Die Schläger von Huttwil sind der Polizei keine Unbekannten

Der Bund vom 22.01.2013

Rechtsextreme haben in Huttwil einen Mann aus Sri Lanka angegriffen.

Joël Baumann

Am Samstagabend kam es in Huttwil zu unschönen Szenen: Eine Gruppe junger Männer machte regelrecht Jagd auf einen Mann aus Sri Lanka und zertrümmerte dabei die Scheibe eines Kebab-Lokals. Dabei begann es eigentlich harmlos: Ein Mann aus der Region Huttwil organisierte am Samstagabend eine Geburtstagsfeier in der Bar RoChé. Er habe die Wirtin und Besitzerin der Bar im Vorfeld angefragt, wie diese auf Anfrage sagt.

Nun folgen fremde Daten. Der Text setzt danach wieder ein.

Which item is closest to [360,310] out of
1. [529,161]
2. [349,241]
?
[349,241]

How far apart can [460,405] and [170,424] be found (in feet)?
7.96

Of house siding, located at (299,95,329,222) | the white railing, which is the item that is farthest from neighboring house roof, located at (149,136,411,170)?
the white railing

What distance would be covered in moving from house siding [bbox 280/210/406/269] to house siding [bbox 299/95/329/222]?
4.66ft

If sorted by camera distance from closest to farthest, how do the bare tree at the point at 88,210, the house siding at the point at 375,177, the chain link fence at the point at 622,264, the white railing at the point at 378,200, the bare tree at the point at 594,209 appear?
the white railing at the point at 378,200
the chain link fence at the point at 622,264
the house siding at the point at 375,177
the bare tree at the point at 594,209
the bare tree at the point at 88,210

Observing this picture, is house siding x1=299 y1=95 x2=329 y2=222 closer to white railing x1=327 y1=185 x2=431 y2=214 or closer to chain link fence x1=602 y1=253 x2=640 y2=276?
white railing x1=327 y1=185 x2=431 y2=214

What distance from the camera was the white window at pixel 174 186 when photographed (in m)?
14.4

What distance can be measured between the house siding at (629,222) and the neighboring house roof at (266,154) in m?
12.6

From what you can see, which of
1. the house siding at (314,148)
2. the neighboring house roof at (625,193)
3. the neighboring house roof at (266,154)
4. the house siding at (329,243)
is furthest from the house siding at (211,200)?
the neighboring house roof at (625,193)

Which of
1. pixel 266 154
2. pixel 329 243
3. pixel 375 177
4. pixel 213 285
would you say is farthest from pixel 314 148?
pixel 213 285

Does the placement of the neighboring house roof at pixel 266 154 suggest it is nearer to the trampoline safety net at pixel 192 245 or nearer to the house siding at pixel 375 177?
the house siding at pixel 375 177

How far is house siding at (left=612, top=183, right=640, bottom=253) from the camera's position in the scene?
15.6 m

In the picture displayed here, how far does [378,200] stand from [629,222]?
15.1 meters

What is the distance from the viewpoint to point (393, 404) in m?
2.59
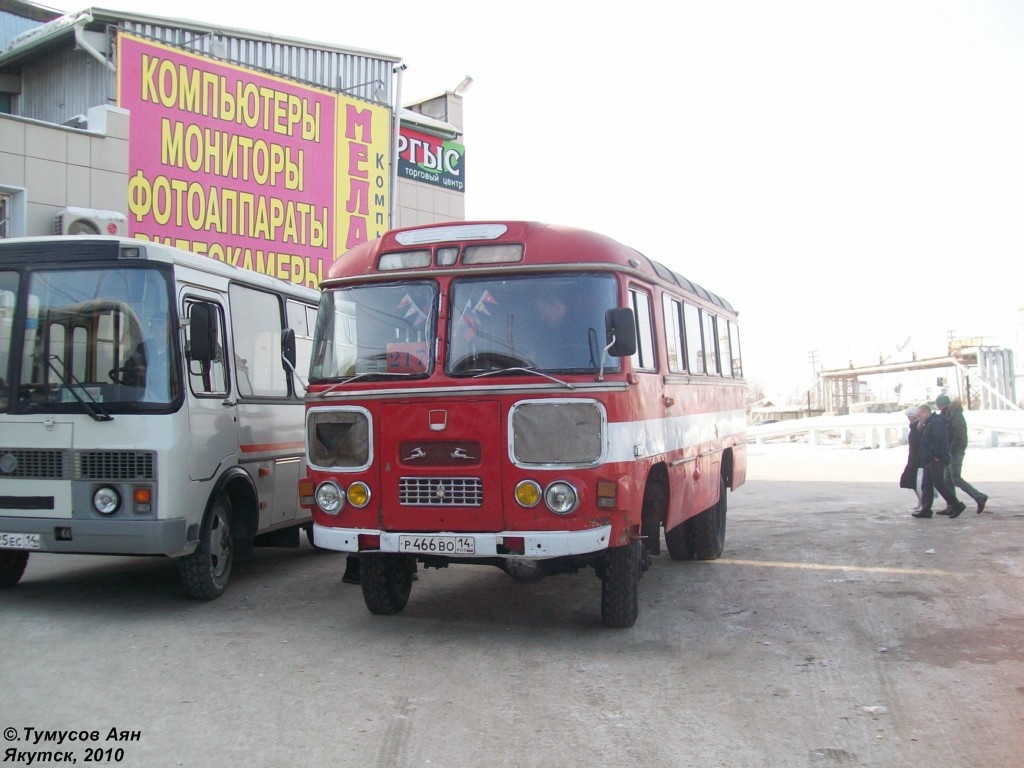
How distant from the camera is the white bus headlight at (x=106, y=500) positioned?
7688 mm

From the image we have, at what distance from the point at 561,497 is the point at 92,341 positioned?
3.92 m

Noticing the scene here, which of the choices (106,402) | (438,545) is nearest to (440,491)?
(438,545)

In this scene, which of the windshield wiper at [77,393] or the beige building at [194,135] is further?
the beige building at [194,135]

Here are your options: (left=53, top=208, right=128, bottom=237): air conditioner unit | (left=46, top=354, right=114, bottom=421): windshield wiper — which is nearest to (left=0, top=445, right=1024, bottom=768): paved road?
(left=46, top=354, right=114, bottom=421): windshield wiper

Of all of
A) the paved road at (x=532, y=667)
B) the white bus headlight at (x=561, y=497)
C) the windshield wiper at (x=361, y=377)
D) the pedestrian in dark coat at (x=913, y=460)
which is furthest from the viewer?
the pedestrian in dark coat at (x=913, y=460)

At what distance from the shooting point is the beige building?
15.7 metres

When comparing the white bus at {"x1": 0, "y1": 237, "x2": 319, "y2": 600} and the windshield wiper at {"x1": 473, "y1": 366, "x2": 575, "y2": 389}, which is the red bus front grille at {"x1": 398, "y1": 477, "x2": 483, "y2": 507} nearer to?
the windshield wiper at {"x1": 473, "y1": 366, "x2": 575, "y2": 389}

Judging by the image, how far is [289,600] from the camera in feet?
29.0

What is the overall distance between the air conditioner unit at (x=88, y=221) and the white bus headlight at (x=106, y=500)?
8705 millimetres

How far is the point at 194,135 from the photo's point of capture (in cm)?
1797

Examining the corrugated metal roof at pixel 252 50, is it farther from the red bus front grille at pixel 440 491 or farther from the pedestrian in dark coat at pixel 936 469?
the pedestrian in dark coat at pixel 936 469

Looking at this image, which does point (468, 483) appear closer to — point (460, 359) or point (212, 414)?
point (460, 359)

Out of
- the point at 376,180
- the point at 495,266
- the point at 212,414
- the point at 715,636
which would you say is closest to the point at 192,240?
the point at 376,180

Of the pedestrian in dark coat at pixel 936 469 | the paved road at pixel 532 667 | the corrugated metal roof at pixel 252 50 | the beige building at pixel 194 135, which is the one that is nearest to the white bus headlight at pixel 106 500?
the paved road at pixel 532 667
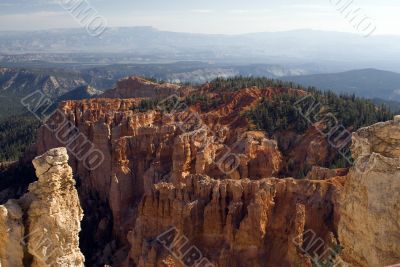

Obschon ihr bewusst gewesen sei, dass der Mann ein «Fan der rechten Szene» sei, hatte sie keine Einwände. «Er war Stammgast und immer freundlich.» Zudem habe er ihr versichert, dass es «ruhig» bleiben werde.

«Brutal ausgerastet»

Ruhig ist es aber nicht geblieben. Kurz nach 20 Uhr rückte die Polizei aus. Der Grund: eine Meldung, wonach drei Rechtsextreme einen Mann aus Sri Lanka angreifen würden («Bund» vom 21. 1.). Nachdem eine Passantin Schlimmeres verhindern konnte, hat die Polizei geschlichtet und ist wieder abgezogen. Die Geburtstagsparty ging weiter.

Später, so schildert die Wirtin, sei der Mann aus Sri Lanka, auch er ein Stammgast, wieder zurückgekommen – diesmal mit einem Freund. Unvermittelt habe einer der Gruppe sie aufgefordert, die beiden Männer aus der Bar zu werfen. Als kurz darauf der eine Mann aus Sri Lanka auf die Toilette wollte, sei einer der Gruppe hinterher und «brutal ausgerastet», so die Wirtin. «Wie ein Tier.» Die Wirtin konnte sich dazwischenstellen, die Kollegen hielten den stark alkoholisierten Mann zurück.Währenddessen flüchtete der andere Mann aus Sri Lanka aus der Bar in den Hutto-Kebab, wo ihn laut der Wirtin die Mitarbeiter verteidigt haben. Später skandierten die Männer in Springerstiefeln auf der Bahnhofstrasse vor dem Lokal «Sieg heil». Einer von ihnen hat laut der Polizei mit einem Stuhl die Scheibe des Kebab-Lokals eingeschlagen. Als die Polizei an diesem Abend zum zweiten Mal anrückte, fehlte von den Männern aus Sri Lanka jede Spur. Die Rechtsextremen wurden kontrolliert und noch am selben Abend entlassen.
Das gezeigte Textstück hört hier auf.